_Document text_:
+ + + + + + +
On or about July 2, 2008, the 2008 captains promotional list was certified by the IMPD Merit Board. The list contained the names of those persons eligible for promotion to captain. The list included the names of twenty-one candidates who were ranked based upon their total scores, which ranged from 78.82 for the candidate who placed in the first position to 60.35 for the candidate who placed in the twenty-first position. Wood placed in the tenth position on the promotional list with a total score of 69.92, and Hauck placed in the thirteenth position on the list with a total score of 68.48. Of the twenty-one candidates named on the promotional list, four were former members of the MCSD. Hauck and Wood were the highest scoring former MCSD members on the promotional list.[2] The 2008 captains promotional list was to remain in effect for thirty months.

At the request of the Chief of Police and as approved by the merit board, the candidate in the first position on the promotional list was promoted to captain in September 2008, the candidate in the second position on the list was promoted to captain in October 2010, and the candidates in the third, fourth, and fifth positions on the list were promoted to captain in December 2010. Each of the five candidates promoted to captain were former members of the IPD.

As a result of the 2008 promotional process, thirty-seven total promotions were made. During the period from July 2008 through January 2011, no former members of the MCSD were promoted to the rank of captain, one former member of the MCSD was promoted to the rank of lieutenant, and five former members of the MCSD were promoted to the rank of sergeant. The total number of sworn officers holding the rank of captain in the IMPD were thirty in 2008, four of whom were

Page 1010

former members of the MCSD; twenty-nine in 2009, four of whom were former members of the MCSD; and thirty-three in 2010, four of whom were former members of the MCSD.

On May 3, 2012, Hauck and Wood filed a complaint which stated that they participated in IMPD's promotional process for the rank of captain in 2008, they were placed on the list with Wood listed in the tenth position and Hauck listed in the thirteenth position, and they were the highest scoring former deputies on the captains list. The complaint alleged that during the period the 2008 list was in effect, the City failed to achieve or maintain proportional representation of former MCSD deputies to former IPD officers, and the City's failure to promote Hauck and Wood to the rank of captain during the period of July 2, 2008 to January 4, 2011 constituted a breach of their employment contract and Revised Code § § 279-103 and -104. Hauck and Wood requested specific performance and damages including promotions, back pay, and accrued seniority.
+ + + + + + +
_Data to process_:
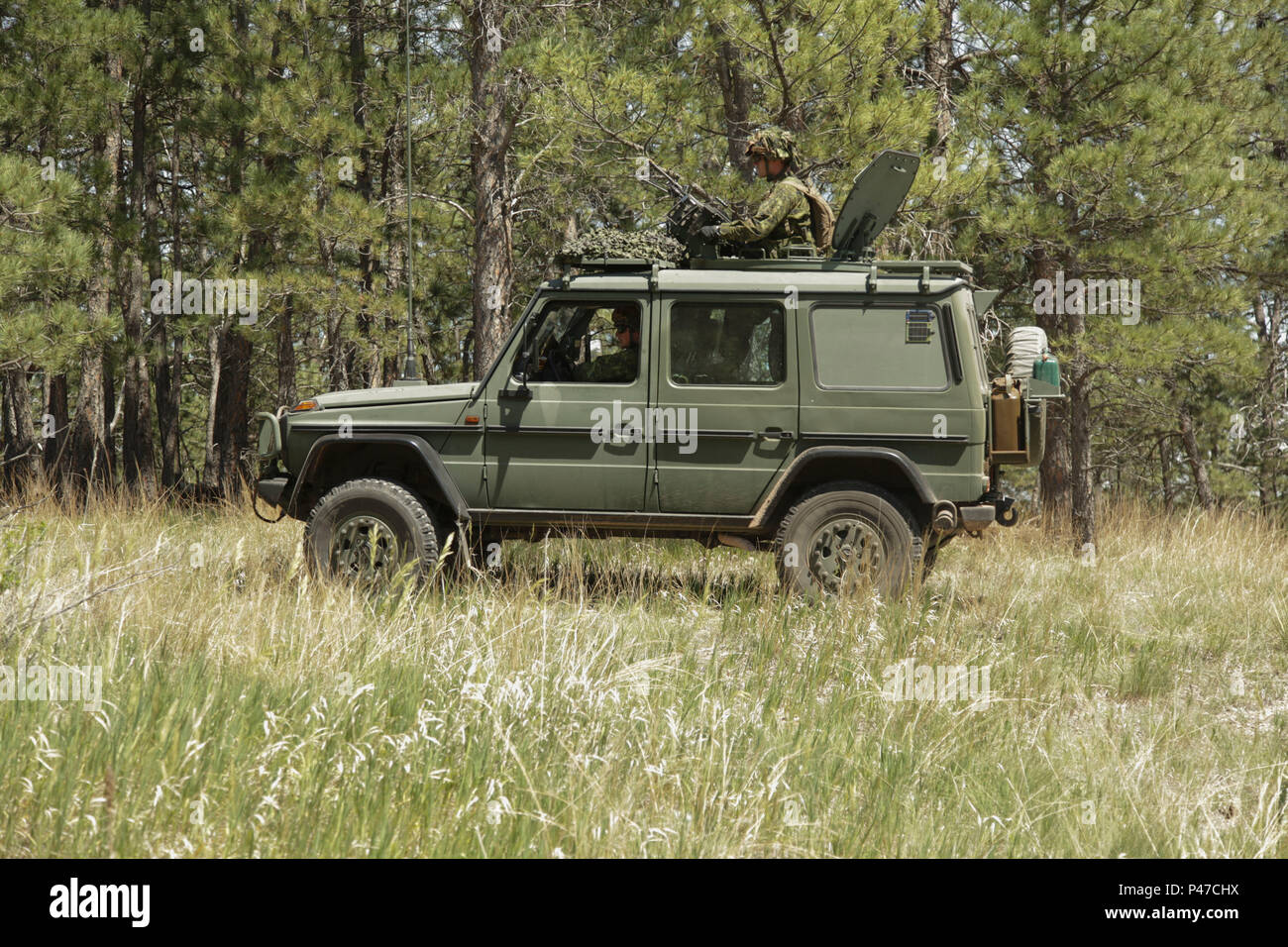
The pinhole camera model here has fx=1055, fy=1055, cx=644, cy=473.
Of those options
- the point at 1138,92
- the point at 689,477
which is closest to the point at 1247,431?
+ + + + + + +
_Problems to solve_:
- 1) According to the promotion excerpt, what total score did Wood have on the 2008 captains promotional list?
- 2) Give every line of the listing as a numbered list, leaving out blank lines and the picture.
The promotion excerpt and the listing are unrelated materials.

_Solutions to each task_:
- 1) 69.92

- 2)
1. The pinhole camera model here has fx=1055, fy=1055, cx=644, cy=473.
2. Of those options
3. - the point at 1138,92
4. - the point at 689,477
5. which is closest to the point at 1247,431?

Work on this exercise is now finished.